■ **Set exercise**: Gather each line from the rows below that includes the word "furthest".

■ **Supplied data**:
* BEGIN *

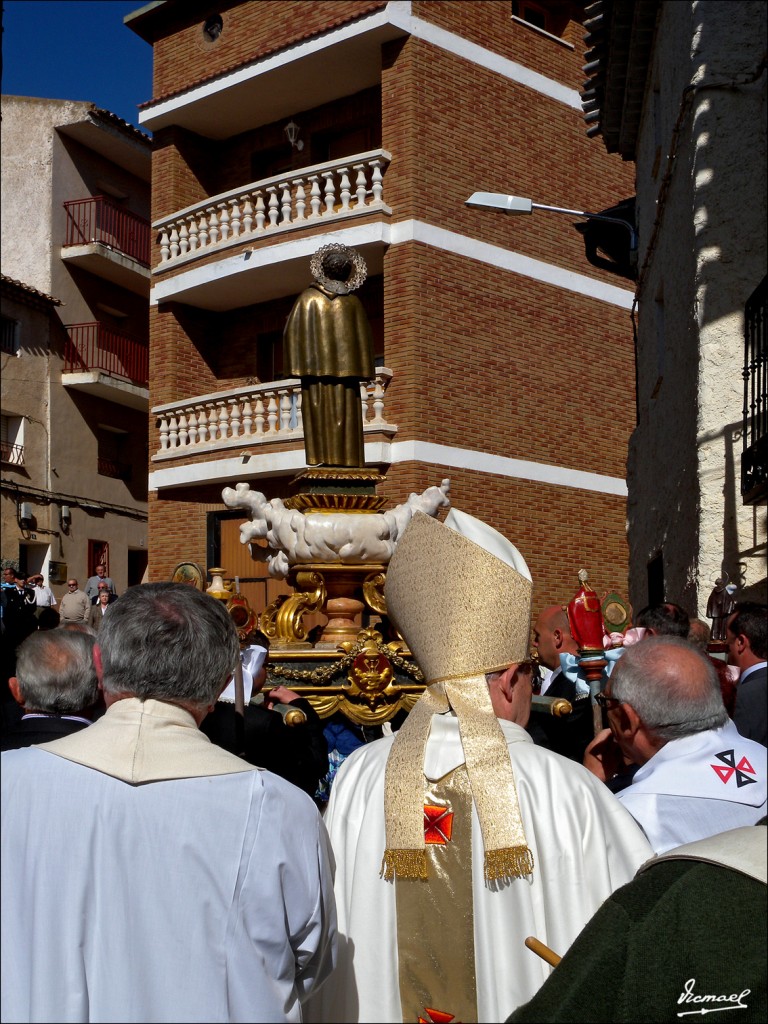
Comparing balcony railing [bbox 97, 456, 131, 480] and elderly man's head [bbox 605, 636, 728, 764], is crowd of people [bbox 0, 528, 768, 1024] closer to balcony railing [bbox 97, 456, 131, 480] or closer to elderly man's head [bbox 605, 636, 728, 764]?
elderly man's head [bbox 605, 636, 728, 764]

* END *
* BEGIN *

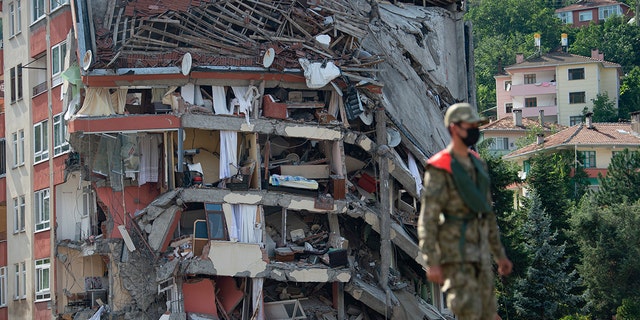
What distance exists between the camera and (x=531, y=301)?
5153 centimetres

* END *
* BEGIN *

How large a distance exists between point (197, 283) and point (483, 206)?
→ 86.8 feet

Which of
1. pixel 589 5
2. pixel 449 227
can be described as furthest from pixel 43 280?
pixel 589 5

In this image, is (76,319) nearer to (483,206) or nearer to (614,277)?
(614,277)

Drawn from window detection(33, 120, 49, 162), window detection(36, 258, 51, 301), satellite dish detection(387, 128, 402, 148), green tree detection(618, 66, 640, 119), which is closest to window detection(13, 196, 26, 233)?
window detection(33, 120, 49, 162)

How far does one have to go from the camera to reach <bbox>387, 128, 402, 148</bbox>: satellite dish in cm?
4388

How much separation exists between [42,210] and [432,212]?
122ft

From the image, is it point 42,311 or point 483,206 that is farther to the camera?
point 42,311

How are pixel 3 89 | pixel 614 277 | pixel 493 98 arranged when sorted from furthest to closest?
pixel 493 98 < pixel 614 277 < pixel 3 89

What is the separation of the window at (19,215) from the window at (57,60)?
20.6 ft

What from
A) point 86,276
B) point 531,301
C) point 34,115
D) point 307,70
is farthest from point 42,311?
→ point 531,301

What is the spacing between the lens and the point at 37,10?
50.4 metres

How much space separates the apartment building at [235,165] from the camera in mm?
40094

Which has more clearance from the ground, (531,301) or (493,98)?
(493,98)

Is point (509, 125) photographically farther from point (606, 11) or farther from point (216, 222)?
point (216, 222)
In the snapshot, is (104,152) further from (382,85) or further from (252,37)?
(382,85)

* END *

■ **Written response**:
can be described as furthest from pixel 43 280?
How are pixel 3 89 | pixel 614 277 | pixel 493 98 arranged when sorted from furthest to closest?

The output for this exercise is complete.